The law was passed after Palestinians who became Israeli citizens through marriage committed terror attacks or were involved in terror activities. It was not enacted as a permanent law and must be re-approved every year in order to prevent the Supreme Court from repealing it.

Not surprisingly, the Islamist Ra’am Party said they would vote against extending the bill. During a meeting of the Knesset’s Arrangements Committee, coalition chairwoman Idit Silman (Yemina) requested assistance from the Likud and Religious Zionist Party to support the bill. When they refused, she was forced to pull the bill from the committee’s agenda since there were insufficient votes for it to pass.

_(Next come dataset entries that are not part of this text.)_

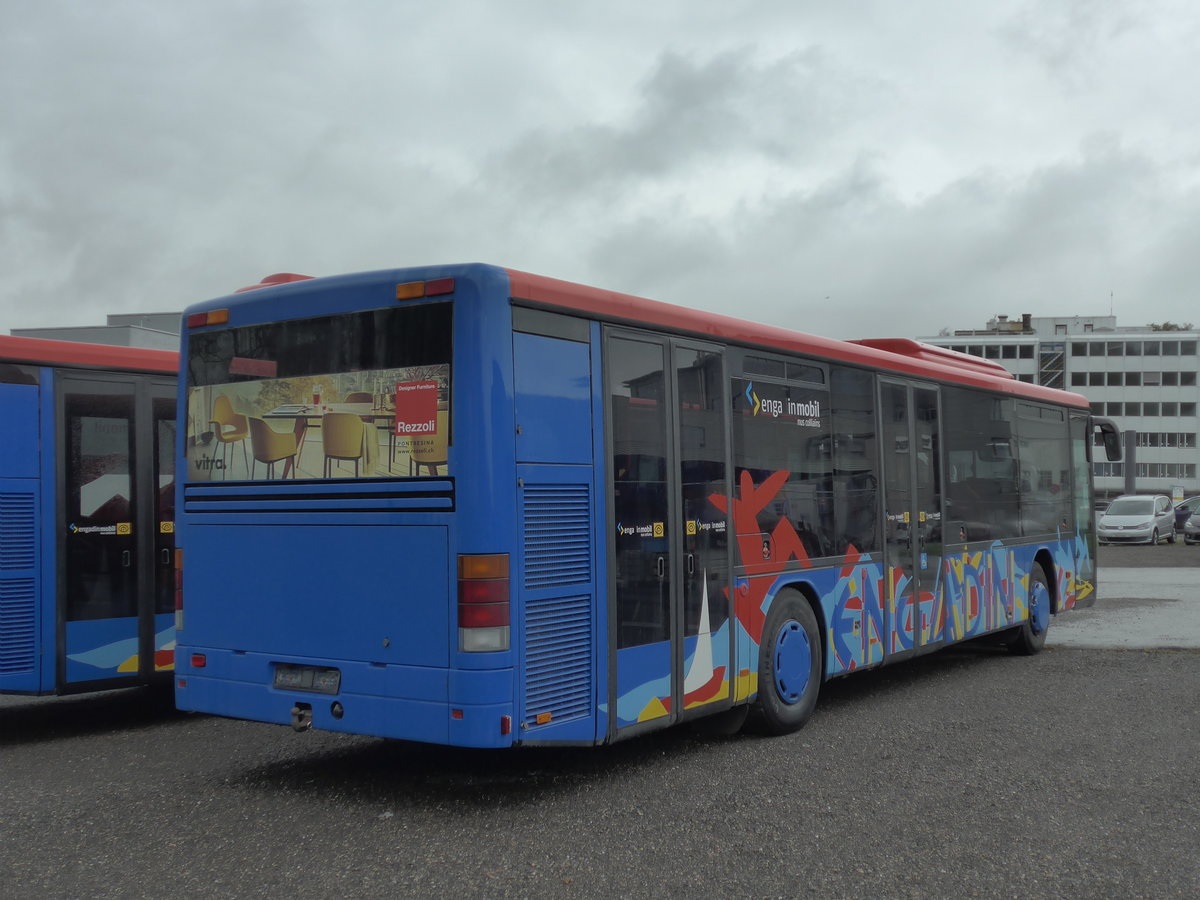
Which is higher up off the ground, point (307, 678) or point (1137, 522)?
point (307, 678)

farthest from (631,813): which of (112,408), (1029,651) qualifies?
(1029,651)

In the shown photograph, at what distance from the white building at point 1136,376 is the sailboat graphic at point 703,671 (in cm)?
10225

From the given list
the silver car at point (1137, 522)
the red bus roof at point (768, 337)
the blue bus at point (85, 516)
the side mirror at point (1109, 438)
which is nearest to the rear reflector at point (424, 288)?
the red bus roof at point (768, 337)

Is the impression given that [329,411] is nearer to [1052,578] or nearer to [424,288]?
[424,288]

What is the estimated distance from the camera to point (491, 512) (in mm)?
6191

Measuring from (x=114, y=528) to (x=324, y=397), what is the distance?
319 centimetres

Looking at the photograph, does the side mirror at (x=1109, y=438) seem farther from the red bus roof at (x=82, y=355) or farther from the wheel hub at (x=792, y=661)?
the red bus roof at (x=82, y=355)

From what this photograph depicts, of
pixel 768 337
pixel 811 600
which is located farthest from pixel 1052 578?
pixel 768 337

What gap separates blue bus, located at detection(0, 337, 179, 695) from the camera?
8.56 meters

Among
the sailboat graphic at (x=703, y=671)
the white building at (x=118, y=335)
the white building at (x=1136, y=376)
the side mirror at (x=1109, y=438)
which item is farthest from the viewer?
the white building at (x=1136, y=376)

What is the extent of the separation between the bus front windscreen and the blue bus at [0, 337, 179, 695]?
6.35 feet

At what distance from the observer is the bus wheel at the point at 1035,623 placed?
1288 centimetres

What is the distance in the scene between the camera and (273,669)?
6.91m

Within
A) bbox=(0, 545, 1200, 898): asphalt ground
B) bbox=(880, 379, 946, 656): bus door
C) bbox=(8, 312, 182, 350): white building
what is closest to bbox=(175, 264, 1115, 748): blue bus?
bbox=(0, 545, 1200, 898): asphalt ground
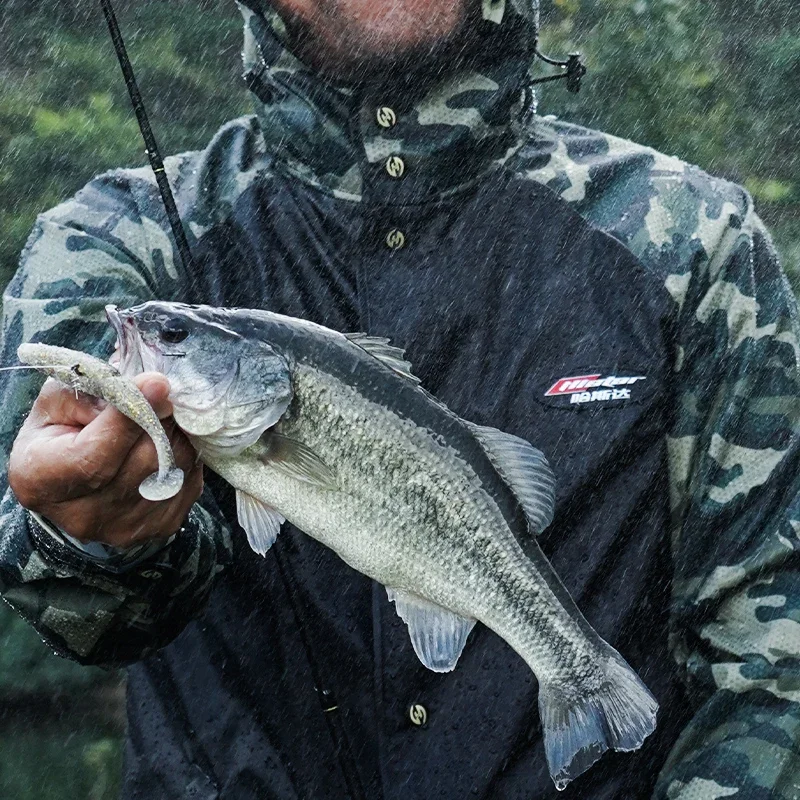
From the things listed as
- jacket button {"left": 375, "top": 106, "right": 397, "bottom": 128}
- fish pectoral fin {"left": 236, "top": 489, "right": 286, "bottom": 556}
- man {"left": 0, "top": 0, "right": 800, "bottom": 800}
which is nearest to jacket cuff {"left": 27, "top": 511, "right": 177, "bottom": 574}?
man {"left": 0, "top": 0, "right": 800, "bottom": 800}

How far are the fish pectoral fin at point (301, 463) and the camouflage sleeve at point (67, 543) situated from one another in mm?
501

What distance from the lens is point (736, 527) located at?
2.90 metres

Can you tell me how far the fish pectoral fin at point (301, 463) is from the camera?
7.38ft

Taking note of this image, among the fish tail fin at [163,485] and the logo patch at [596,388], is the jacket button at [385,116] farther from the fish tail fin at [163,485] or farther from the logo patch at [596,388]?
the fish tail fin at [163,485]

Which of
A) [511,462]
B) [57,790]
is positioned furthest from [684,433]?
[57,790]

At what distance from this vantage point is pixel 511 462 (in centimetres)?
235

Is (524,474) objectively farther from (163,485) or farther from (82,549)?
(82,549)

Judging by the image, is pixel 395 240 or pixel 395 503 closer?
pixel 395 503

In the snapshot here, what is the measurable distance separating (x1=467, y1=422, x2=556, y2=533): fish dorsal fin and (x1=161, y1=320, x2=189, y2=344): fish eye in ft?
1.73

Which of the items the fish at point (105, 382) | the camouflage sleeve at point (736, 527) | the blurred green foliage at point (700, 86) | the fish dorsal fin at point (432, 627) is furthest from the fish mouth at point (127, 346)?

The bill will be brought to a vote next week but reports on Thursday said that Meretz MK Mossi Raz said that he will vote against the law “because it discriminates and imposes limitations on Arab citizens, a law that establishes whom he is permitted to love and whom not, and a law that views all Arab citizens as demographic and security threats.” The far-left Meretz has voted against the bill in the past.

Likud chairman Miki Zohar said that the Likud would vote for the bill if the coalition supports a bill supporting the legalization of new settlements in the Shomron, one of Prime Minister Naftali Bennett’s campaign promises. However, passing a bill legalizing settlements will face even more opposition from many of the new government’s members and will lead to an even worse coalition crisis.

Zohar later wrote on Twitter that the unity government is “simply unable to maintain the State of Israel as a Jewish and democratic state.”

“Because of the illusory composition of Bennett’s weak government, it is unable, on the third day of its existence, to pass an extension of the Family Reunification Law to prevent the naturalization of hundreds of thousands of Palestinians and illegal infiltrators, something that will eliminate the Jewish state.”

Interior Minister Ayelet Shaked stated on Wednesday night that the bill will be brought for a vote next week. “I can’t imagine that the opposition will harm state security in the name of political games,” she wrote on Twitter. “I’m sure they will show the required maturity and support the law. I have no doubt that the head of the opposition [Netanyahu] will fulfill his words that regarding Israeli security that “there is no opposition or coalition. In this issue, we are all one front.”

The bill will only be presented next week after it undergoes a number of reforms in the hope that Ra’am will agree to abstain from the vote rather than voting against it.

“You established a dangerous government without a drop of responsibility, including those who are opposed to Israel as a Jewish state,” Zohar responded to Shaked’s statement. “Extinguishing the fires you ignited is not one of our goals.”

(YWN Israel Desk – Jerusalem)



10 Responses

  1. did yemina keep their promises? Now they want that likud should vote with them.Ayelet Shaked is the same liar
    as Bennet.I said before that this government will not last long

  2. No surprise that Ra’am doesn’t support this bill, it would be crazy if they did.
    What’s surprising, shocking and disgusting is that the ‘right wing’ Likud and Religious Zionist party are not supporting this crucial public security bill, simply to try and shake the government apart.
    Babies.

  3. Letting this law lapse won’t be the end of the world, at least not immediately. And by the time any actual damage can result it can be reenacted. The opposition’s point is to see if this can bring down the government.

  4. aml-
    if they use this as a wedge to topple this bastard coalition and enable a right wing government to take its place it will have been worth it.

  5. the terribleness of the coalition is defined and measured by their disability to pass (good) laws. spiting them and blocking them for no reason other than to demonstrate their inability to govern will shed no evidence on whether or not such a coalition could work.